What if employees refuse the vaccine? There are people who are pro-vaccine, the vaccine supporters and those that are anti-vaccine, the vaccine objectors.
Should, say 10% of the workforce refuse the vaccine and several of those get ill, it will increase the pressure on the employer and will make it more difficult to run the business effectively due to high numbers of employees being off work on sick leave or isolation leave.
In addition, the employer’s customers/clients who have not had an opportunity to be vaccinated will be at risk when they come into contact with the vaccine objectors.
For these reasons it is suspected that many employers will want to develop policies that require all employees to be vaccinated.
However, in the absence of a Court ruling and juris prudence on the matter, the enforcement of such policies will be problematic. Therefore, we are at present guided by South Africa’s Constitution and current applicable labour laws.
Constitution and labour laws
Section 12(2)(b) of the Constitution gives every person the right to “…..security in and control over their body”. Section 15 gives everyone the freedom of religion. Thus, forcing an employee to be vaccinated could, in certain circumstances, be argued to be a violation of these sections of the Constitution.
On the other hand, employers that are determined to enforce compulsory vaccination, will counter argue by referring to Sections 11 and 24 of the Constitution. Section 11 gives everyone the right to life. As COVID-19 is causing a significant number of deaths, those people who have to come in contact with vaccine objectors will be under threat of contracting the deadly virus, and their right to life will be infringed.
Section 24 gives everyone the right to a safe environment. A workplace with unvaccinated employees will not be safe. Furthermore, the Occupational Health and Safety Act obligates employers to ensure a safe workplace.
Due to these potentially conflicting constitutional and legal provisions the question of whether employees can be forced to be vaccinated is highly contentious. Therefore, employers will have to approach this with caution.
Section 36 of the Constitution provides that, under certain circumstances, the constitutional rights of people may be limited taking into account factors such as the nature of the right and the importance of the purpose of the limitation/restriction.
Furthermore, the Table of Non-Derogable Rights in the Constitution includes neither the right to freedom of religion nor to security or control over one’s body. This means that it is legally possible to detract from or limit these rights if the reason for doing so is strong enough.
Another way to put it, individual rights do not outweigh the collective rights of a community/public/workplace. The challenge will be to convince the Court that, under the circumstances, the rights of an individual to refuse the vaccine are outweighed by other constitutional rights and/or other priorities such as the provision of a safe workplace. As alluded, due to the fact that the enforcement of the taking of the COVID-19 vaccine is such a new issue there are as yet no court findings that can provide a precedent.
Where an employer considers forcing employees to take the vaccine, it should first obtain expert advice whether the specific circumstances (the nature of the business, workplace, product, etc.) that prevail would justify such forced vaccinations.
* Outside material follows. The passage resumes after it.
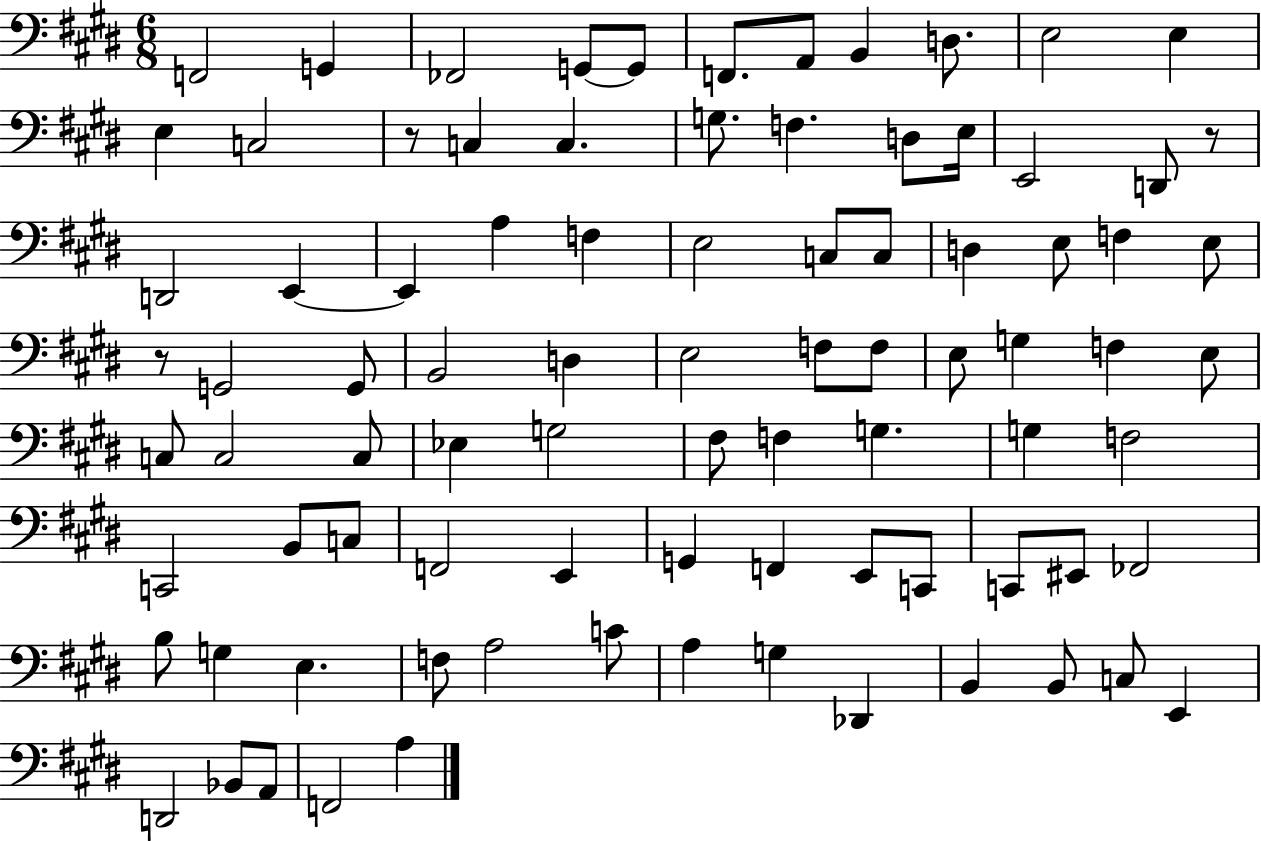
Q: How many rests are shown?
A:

In order to consider such a step, there need to be a very clear and present danger of severe consequences to the workplace not being vaccinated.
Should employers in the future be legally permitted to force their employees to be vaccinated because there are severe consequences to the workplace not being vaccinated, the policies and terms of conditions of employment will have to be amended to include such vaccination. In order to do this, employers will have to obtain their employees’ consent to effect such changes.
Until such time there is legal precedent and for employee relations reasons, it will be wise for employers to get employees to agree to the vaccination through the use of education, information, consultation, discussion and non-coercive persuasion.